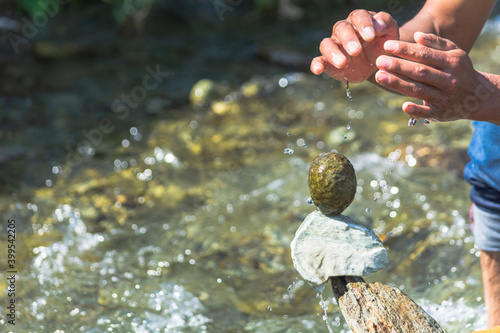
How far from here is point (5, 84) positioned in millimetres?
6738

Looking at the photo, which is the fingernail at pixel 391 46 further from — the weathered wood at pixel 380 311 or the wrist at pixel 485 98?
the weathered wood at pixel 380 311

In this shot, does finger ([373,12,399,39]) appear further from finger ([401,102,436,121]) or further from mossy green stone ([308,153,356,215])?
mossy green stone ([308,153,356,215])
...
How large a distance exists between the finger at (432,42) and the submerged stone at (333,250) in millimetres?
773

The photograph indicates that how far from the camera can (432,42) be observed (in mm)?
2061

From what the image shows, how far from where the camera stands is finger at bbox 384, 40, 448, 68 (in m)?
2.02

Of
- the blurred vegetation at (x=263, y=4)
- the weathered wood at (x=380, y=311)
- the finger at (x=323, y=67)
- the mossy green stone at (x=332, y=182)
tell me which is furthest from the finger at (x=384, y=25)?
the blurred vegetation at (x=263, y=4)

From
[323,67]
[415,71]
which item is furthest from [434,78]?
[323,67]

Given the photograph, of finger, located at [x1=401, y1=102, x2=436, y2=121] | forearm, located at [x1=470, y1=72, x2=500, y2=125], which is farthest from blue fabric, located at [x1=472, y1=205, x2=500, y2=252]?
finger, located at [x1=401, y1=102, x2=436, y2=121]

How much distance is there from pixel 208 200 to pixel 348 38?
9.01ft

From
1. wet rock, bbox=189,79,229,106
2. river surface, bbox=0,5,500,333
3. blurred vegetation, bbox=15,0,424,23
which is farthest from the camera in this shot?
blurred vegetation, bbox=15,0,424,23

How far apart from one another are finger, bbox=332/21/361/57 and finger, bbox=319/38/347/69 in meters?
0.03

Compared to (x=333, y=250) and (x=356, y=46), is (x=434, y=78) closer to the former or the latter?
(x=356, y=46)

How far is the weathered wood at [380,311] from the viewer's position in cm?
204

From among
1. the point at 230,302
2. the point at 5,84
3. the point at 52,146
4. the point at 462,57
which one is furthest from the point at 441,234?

- _DIRECTIONS FOR THIS TASK_
Copy the rows word for word, from the line with "From what the" to the line with "which one is", including both of those lines.

- _RIGHT ANSWER_
From what the image shows, how far from where the camera stands is finger at bbox 384, 40, 448, 68 (in m)?
2.02

Of
- the blurred vegetation at (x=263, y=4)
- the weathered wood at (x=380, y=311)
- the finger at (x=323, y=67)
- the mossy green stone at (x=332, y=182)
tell me which is furthest from the finger at (x=384, y=25)?
the blurred vegetation at (x=263, y=4)

From
[323,67]
[415,71]
which item is furthest from [434,78]?
[323,67]

Given the photograph, of finger, located at [x1=401, y1=102, x2=436, y2=121] | forearm, located at [x1=470, y1=72, x2=500, y2=125], which is farthest from blue fabric, located at [x1=472, y1=205, x2=500, y2=252]?
finger, located at [x1=401, y1=102, x2=436, y2=121]

How much distance is there from pixel 208 200 to pixel 348 38?
9.01ft

From
1. wet rock, bbox=189,79,229,106
2. river surface, bbox=0,5,500,333
3. blurred vegetation, bbox=15,0,424,23
which is farthest from the camera in this shot?
blurred vegetation, bbox=15,0,424,23

How far apart from one another are finger, bbox=332/21/361/57 and finger, bbox=319/38/347/69 in meters?
0.03

Compared to (x=333, y=250) and (x=356, y=46), is (x=434, y=78) closer to the former or the latter?
(x=356, y=46)

How far is the weathered wood at [380,311] from the viewer's position in cm?
204

From among
1. the point at 230,302
2. the point at 5,84
3. the point at 52,146
4. the point at 462,57
which one is furthest from the point at 441,234?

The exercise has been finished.